* **DIRECTIONS FOR THIS TASK**
Convert the lines below into a JSON list of strings with one string for each line. Skip blank lines and leave the pictures out.

* **Spatial reasoning data based on images**
/---

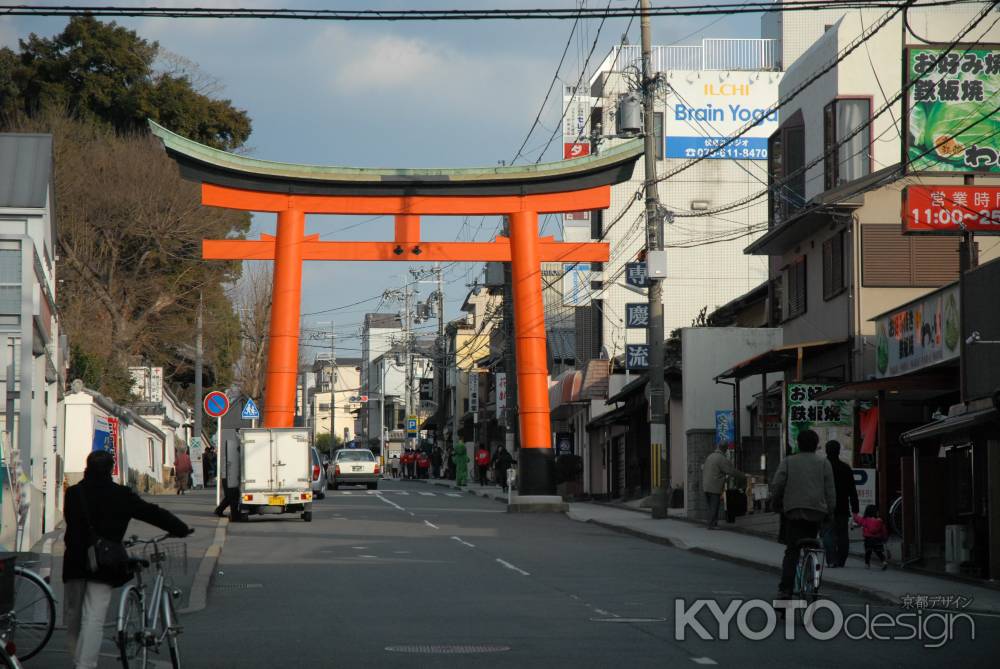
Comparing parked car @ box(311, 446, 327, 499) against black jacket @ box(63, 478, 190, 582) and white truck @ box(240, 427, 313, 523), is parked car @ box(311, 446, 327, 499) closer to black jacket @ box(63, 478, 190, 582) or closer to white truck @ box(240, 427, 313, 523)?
white truck @ box(240, 427, 313, 523)

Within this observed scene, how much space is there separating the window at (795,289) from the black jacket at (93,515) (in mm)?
23628

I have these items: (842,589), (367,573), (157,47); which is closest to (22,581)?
(367,573)

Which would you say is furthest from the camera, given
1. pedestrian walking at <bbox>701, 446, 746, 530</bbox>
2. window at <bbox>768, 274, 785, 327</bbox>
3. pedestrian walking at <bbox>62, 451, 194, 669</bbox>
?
window at <bbox>768, 274, 785, 327</bbox>

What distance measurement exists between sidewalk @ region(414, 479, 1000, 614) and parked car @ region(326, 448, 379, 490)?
61.2 ft

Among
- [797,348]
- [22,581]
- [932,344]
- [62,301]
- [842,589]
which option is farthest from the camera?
[62,301]

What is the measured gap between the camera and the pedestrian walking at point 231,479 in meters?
30.8

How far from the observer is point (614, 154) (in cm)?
3572

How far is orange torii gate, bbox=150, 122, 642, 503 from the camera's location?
34.9 metres

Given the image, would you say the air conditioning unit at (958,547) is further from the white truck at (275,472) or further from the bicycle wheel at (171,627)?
the white truck at (275,472)

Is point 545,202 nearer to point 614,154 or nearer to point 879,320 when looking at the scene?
point 614,154

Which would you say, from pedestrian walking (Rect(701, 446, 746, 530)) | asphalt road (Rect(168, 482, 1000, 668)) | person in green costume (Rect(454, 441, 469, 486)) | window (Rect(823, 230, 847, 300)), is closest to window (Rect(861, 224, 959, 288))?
window (Rect(823, 230, 847, 300))

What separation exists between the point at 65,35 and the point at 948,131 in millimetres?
37687

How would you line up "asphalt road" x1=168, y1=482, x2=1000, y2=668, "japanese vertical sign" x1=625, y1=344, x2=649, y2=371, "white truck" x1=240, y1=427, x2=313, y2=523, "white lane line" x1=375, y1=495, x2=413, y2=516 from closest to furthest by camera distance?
"asphalt road" x1=168, y1=482, x2=1000, y2=668 < "white truck" x1=240, y1=427, x2=313, y2=523 < "white lane line" x1=375, y1=495, x2=413, y2=516 < "japanese vertical sign" x1=625, y1=344, x2=649, y2=371

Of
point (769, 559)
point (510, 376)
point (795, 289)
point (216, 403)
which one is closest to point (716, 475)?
point (795, 289)
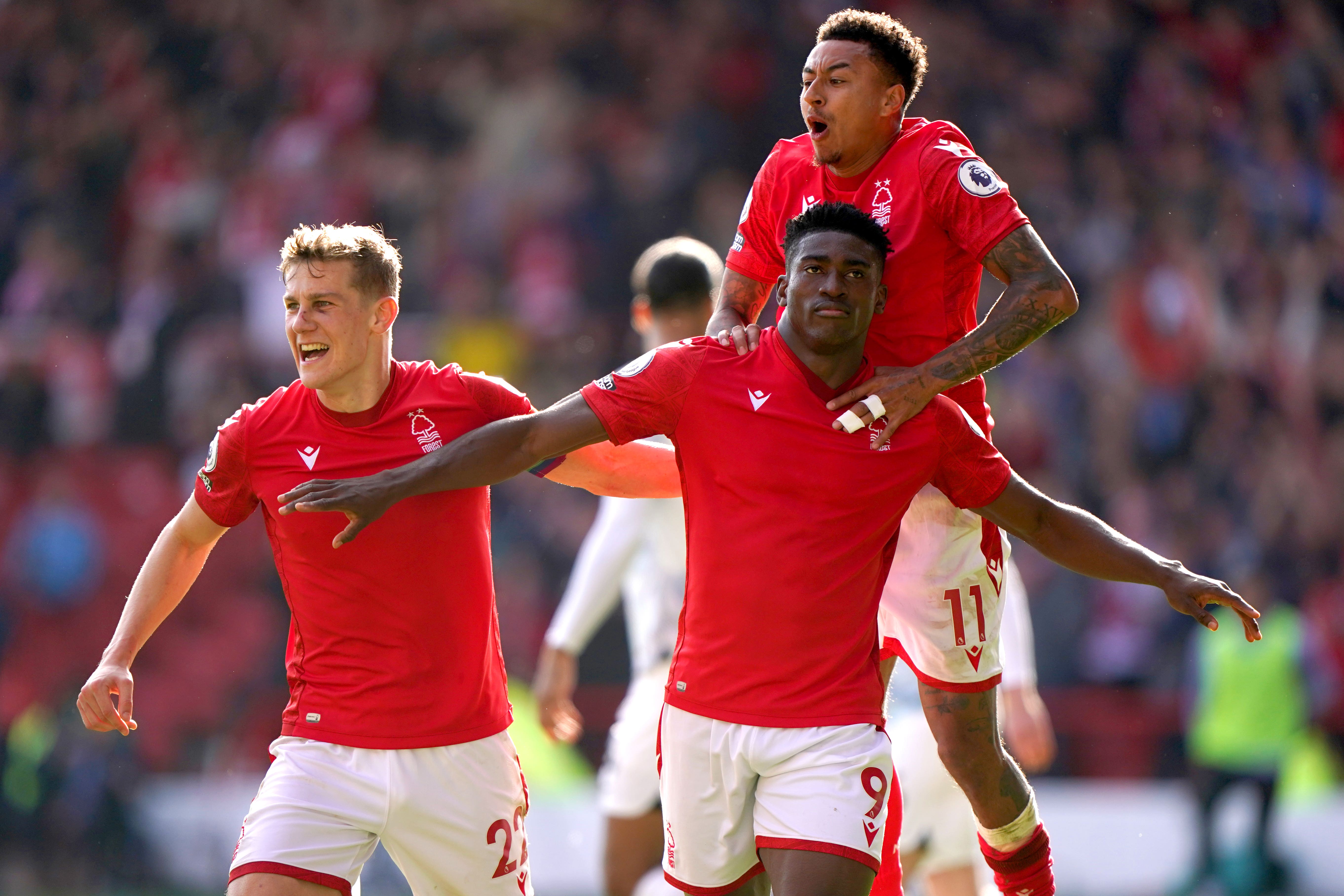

\---

* **PROBLEM SOLUTION**
[
  "Comparing parked car @ box(311, 446, 327, 499) against black jacket @ box(63, 478, 190, 582) and white truck @ box(240, 427, 313, 523), is parked car @ box(311, 446, 327, 499) closer to black jacket @ box(63, 478, 190, 582) or closer to white truck @ box(240, 427, 313, 523)?",
  "white truck @ box(240, 427, 313, 523)",
  "Within this observed scene, how much space is there separating the window at (795,289) from the black jacket at (93,515) (in mm)?",
  "23628",
  "I have these items: (842,589), (367,573), (157,47); which is closest to (22,581)?",
  "(367,573)",
  "Which would you say is furthest from the camera, given",
  "1. pedestrian walking at <bbox>701, 446, 746, 530</bbox>",
  "2. window at <bbox>768, 274, 785, 327</bbox>",
  "3. pedestrian walking at <bbox>62, 451, 194, 669</bbox>",
  "?",
  "window at <bbox>768, 274, 785, 327</bbox>",
  "What distance measurement exists between sidewalk @ region(414, 479, 1000, 614) and parked car @ region(326, 448, 379, 490)?",
  "61.2 ft",
  "Among",
  "- [797,348]",
  "- [22,581]",
  "- [932,344]",
  "- [62,301]",
  "- [842,589]",
  "which option is farthest from the camera?",
  "[62,301]",
  "What is the measured gap between the camera and the pedestrian walking at point 231,479 in meters?",
  "30.8",
  "How far from the observer is point (614, 154) (in cm)?",
  "3572",
  "How far is orange torii gate, bbox=150, 122, 642, 503 from the camera's location?",
  "34.9 metres",
  "Given the image, would you say the air conditioning unit at (958,547) is further from the white truck at (275,472) or further from the bicycle wheel at (171,627)?",
  "the white truck at (275,472)",
  "Is point 545,202 nearer to point 614,154 or nearer to point 879,320 when looking at the scene?",
  "point 614,154",
  "Which would you say, from pedestrian walking (Rect(701, 446, 746, 530)) | asphalt road (Rect(168, 482, 1000, 668)) | person in green costume (Rect(454, 441, 469, 486)) | window (Rect(823, 230, 847, 300)), is closest to window (Rect(861, 224, 959, 288))?",
  "window (Rect(823, 230, 847, 300))",
  "What separation exists between the point at 65,35 and the point at 948,131 in millimetres?",
  "37687",
  "How would you line up \"asphalt road\" x1=168, y1=482, x2=1000, y2=668, \"japanese vertical sign\" x1=625, y1=344, x2=649, y2=371, \"white truck\" x1=240, y1=427, x2=313, y2=523, \"white lane line\" x1=375, y1=495, x2=413, y2=516 from closest to furthest by camera distance?",
  "\"asphalt road\" x1=168, y1=482, x2=1000, y2=668 < \"white truck\" x1=240, y1=427, x2=313, y2=523 < \"white lane line\" x1=375, y1=495, x2=413, y2=516 < \"japanese vertical sign\" x1=625, y1=344, x2=649, y2=371",
  "Of",
  "point (769, 559)",
  "point (510, 376)",
  "point (795, 289)",
  "point (216, 403)",
  "which one is closest to point (716, 475)?",
  "point (795, 289)"
]